──────── THE DATA

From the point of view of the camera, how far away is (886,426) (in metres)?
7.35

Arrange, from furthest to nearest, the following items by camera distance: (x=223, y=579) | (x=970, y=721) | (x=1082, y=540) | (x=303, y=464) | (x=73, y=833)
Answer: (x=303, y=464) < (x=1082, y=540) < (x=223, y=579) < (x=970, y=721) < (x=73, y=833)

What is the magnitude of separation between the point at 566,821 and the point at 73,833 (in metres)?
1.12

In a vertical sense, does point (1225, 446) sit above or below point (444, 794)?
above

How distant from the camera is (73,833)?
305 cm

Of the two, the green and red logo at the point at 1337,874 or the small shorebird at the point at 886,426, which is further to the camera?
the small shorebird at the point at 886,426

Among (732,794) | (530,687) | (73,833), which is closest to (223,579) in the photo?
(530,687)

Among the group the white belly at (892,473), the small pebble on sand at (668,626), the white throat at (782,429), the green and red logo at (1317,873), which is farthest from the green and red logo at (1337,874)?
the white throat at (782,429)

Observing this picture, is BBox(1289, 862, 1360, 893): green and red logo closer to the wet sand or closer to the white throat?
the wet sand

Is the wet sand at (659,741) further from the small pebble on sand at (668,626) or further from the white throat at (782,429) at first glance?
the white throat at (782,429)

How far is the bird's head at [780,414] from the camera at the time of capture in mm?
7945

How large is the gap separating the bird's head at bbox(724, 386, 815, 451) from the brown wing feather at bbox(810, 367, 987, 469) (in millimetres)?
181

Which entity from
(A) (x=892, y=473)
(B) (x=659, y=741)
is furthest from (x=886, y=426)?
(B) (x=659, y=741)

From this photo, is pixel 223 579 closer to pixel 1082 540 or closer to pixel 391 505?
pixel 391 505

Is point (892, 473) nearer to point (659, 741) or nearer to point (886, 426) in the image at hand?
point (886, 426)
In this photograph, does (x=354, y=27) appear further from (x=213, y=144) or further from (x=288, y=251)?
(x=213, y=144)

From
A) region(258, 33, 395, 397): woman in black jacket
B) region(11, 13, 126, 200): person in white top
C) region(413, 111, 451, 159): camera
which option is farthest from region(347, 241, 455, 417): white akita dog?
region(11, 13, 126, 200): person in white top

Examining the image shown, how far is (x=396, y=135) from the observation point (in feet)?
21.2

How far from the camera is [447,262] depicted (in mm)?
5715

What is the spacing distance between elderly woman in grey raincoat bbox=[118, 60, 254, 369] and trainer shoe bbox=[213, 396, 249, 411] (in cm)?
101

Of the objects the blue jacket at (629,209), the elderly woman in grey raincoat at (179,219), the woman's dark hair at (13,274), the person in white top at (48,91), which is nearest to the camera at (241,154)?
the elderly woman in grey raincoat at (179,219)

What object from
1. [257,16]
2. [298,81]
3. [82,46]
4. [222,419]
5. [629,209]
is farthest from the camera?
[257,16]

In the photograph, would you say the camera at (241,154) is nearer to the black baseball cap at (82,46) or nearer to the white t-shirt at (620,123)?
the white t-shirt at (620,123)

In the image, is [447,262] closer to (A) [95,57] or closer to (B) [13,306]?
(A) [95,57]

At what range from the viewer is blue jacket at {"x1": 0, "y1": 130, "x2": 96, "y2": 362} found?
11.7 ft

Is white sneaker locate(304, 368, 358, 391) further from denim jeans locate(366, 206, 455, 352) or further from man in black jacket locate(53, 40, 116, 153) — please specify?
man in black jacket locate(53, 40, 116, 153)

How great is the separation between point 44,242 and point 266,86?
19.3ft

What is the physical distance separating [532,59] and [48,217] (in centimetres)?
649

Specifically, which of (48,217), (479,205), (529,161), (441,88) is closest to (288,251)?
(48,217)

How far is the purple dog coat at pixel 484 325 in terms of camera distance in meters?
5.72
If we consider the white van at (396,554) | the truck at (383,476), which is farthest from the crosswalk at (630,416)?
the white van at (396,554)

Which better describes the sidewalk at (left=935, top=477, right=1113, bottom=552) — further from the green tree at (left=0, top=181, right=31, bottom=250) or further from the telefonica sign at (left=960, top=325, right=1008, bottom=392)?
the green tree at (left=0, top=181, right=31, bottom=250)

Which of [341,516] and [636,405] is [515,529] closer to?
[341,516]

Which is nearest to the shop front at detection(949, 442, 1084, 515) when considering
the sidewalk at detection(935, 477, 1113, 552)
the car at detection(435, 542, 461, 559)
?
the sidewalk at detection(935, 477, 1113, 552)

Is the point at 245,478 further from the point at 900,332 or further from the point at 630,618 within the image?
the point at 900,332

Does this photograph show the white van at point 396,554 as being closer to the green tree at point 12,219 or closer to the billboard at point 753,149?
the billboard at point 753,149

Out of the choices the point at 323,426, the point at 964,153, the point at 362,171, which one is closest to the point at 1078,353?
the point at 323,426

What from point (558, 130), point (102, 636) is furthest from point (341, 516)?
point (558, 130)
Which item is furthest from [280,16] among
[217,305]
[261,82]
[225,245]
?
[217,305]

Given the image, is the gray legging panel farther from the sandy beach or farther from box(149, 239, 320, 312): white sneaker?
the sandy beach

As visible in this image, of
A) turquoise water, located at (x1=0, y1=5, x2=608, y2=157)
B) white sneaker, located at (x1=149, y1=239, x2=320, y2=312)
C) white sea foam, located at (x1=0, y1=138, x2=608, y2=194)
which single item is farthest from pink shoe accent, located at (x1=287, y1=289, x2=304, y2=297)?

────────────────

> **AIM OF THE TASK**:
Change "green and red logo" to "green and red emblem" wherever it occurs in the records, and give all the records again with nothing else altered.

> **REPLY**:
From the point of view of the camera, how far away is (886,426) (in metres)?
7.35

Arrange, from furthest to nearest, the following items by camera distance: (x=223, y=579) | (x=970, y=721) | (x=1082, y=540) | (x=303, y=464) | (x=73, y=833)
Answer: (x=303, y=464) < (x=1082, y=540) < (x=223, y=579) < (x=970, y=721) < (x=73, y=833)

What is the magnitude of separation between the point at 566,821 and the point at 73,833 (in metres)?
1.12

In a vertical sense, does point (1225, 446) sit above or below point (444, 794)?
above

How distant from the camera is (73,833)?
305 cm

Of the two, the green and red emblem at the point at 1337,874 or the small shorebird at the point at 886,426, which is further to the camera?
the small shorebird at the point at 886,426

Among (732,794) | (530,687) | (73,833), which is closest to (223,579) in the photo?
(530,687)

Among the group the white belly at (892,473), the small pebble on sand at (668,626), the white throat at (782,429), the green and red emblem at (1317,873), which is farthest from the green and red emblem at (1337,874)?
the white throat at (782,429)

Observing this picture, is BBox(1289, 862, 1360, 893): green and red emblem closer to the wet sand or closer to the white throat?
the wet sand

Is the wet sand at (659,741) further from the small pebble on sand at (668,626) or further from the white throat at (782,429) at first glance?
the white throat at (782,429)

How far is the bird's head at [780,414] from the camera at the time of capture in mm?
7945

How large is the gap separating the bird's head at bbox(724, 386, 815, 451) from the brown wing feather at bbox(810, 367, 987, 469) (in millimetres)?
181

Which entity from
(A) (x=892, y=473)
(B) (x=659, y=741)
is furthest from (x=886, y=426)?
(B) (x=659, y=741)

From this photo, is pixel 223 579 closer to pixel 1082 540 or closer to pixel 391 505?
pixel 391 505

Is point (892, 473) nearer to point (659, 741) or nearer to point (886, 426) in the image at hand?
point (886, 426)
In this photograph, does (x=354, y=27) appear further from (x=213, y=144) or further from (x=288, y=251)?
(x=213, y=144)

From
A) region(258, 33, 395, 397): woman in black jacket
B) region(11, 13, 126, 200): person in white top
C) region(413, 111, 451, 159): camera
which option is farthest from region(347, 241, 455, 417): white akita dog?
region(11, 13, 126, 200): person in white top

Examining the image shown, how far is (x=396, y=135) from the observation point (in feet)?
21.2

How far from the camera is [447,262] depicted (in mm)?
5715

What is the spacing distance between elderly woman in grey raincoat bbox=[118, 60, 254, 369] and trainer shoe bbox=[213, 396, 249, 411] (in cm)?
101

Of the objects the blue jacket at (629,209), the elderly woman in grey raincoat at (179,219), the woman's dark hair at (13,274), the person in white top at (48,91), which is nearest to the camera at (241,154)?
the elderly woman in grey raincoat at (179,219)

What object from
1. [257,16]
2. [298,81]
3. [82,46]
4. [222,419]
5. [629,209]
is farthest from the camera?
[257,16]

In the photograph, would you say the camera at (241,154) is nearer to the black baseball cap at (82,46) or nearer to the white t-shirt at (620,123)?
the white t-shirt at (620,123)

In the image, is [447,262] closer to (A) [95,57] or closer to (B) [13,306]?
(A) [95,57]

At what range from the viewer is blue jacket at {"x1": 0, "y1": 130, "x2": 96, "y2": 362} found?
11.7 ft

Is white sneaker locate(304, 368, 358, 391) further from denim jeans locate(366, 206, 455, 352) or further from man in black jacket locate(53, 40, 116, 153) — please specify?
man in black jacket locate(53, 40, 116, 153)

How great is the separation between point 44,242 and point 266,86?
19.3ft

What is the physical distance separating [532,59] and [48,217] (in centimetres)?
649

Specifically, which of (48,217), (479,205), (529,161), (441,88) is closest to (288,251)?
(48,217)

How far is the purple dog coat at pixel 484 325 in terms of camera distance in meters?
5.72
If we consider the white van at (396,554) | the truck at (383,476), which is farthest from the crosswalk at (630,416)?
the white van at (396,554)

Which better describes the sidewalk at (left=935, top=477, right=1113, bottom=552) — further from the green tree at (left=0, top=181, right=31, bottom=250) or further from the telefonica sign at (left=960, top=325, right=1008, bottom=392)?
the green tree at (left=0, top=181, right=31, bottom=250)

Which of [341,516] and [636,405] is [515,529] closer to?
[341,516]

Which is nearest to the shop front at detection(949, 442, 1084, 515) when considering
the sidewalk at detection(935, 477, 1113, 552)
the car at detection(435, 542, 461, 559)
?
the sidewalk at detection(935, 477, 1113, 552)

Is the point at 245,478 further from the point at 900,332 or further from the point at 630,618 within the image?
the point at 900,332

Does this photograph show the white van at point 396,554 as being closer to the green tree at point 12,219 or closer to the billboard at point 753,149?
the billboard at point 753,149

Out of the choices the point at 323,426, the point at 964,153, the point at 362,171, which one is closest to the point at 1078,353?
the point at 323,426

What from point (558, 130), point (102, 636) is furthest from point (341, 516)?
point (558, 130)
Which item is furthest from [280,16] among
[217,305]
[261,82]
[225,245]
?
[217,305]

Given the image, is the gray legging panel farther from the sandy beach or farther from box(149, 239, 320, 312): white sneaker?
the sandy beach

As visible in this image, of
A) turquoise water, located at (x1=0, y1=5, x2=608, y2=157)
B) white sneaker, located at (x1=149, y1=239, x2=320, y2=312)
C) white sea foam, located at (x1=0, y1=138, x2=608, y2=194)
which single item is farthest from pink shoe accent, located at (x1=287, y1=289, x2=304, y2=297)?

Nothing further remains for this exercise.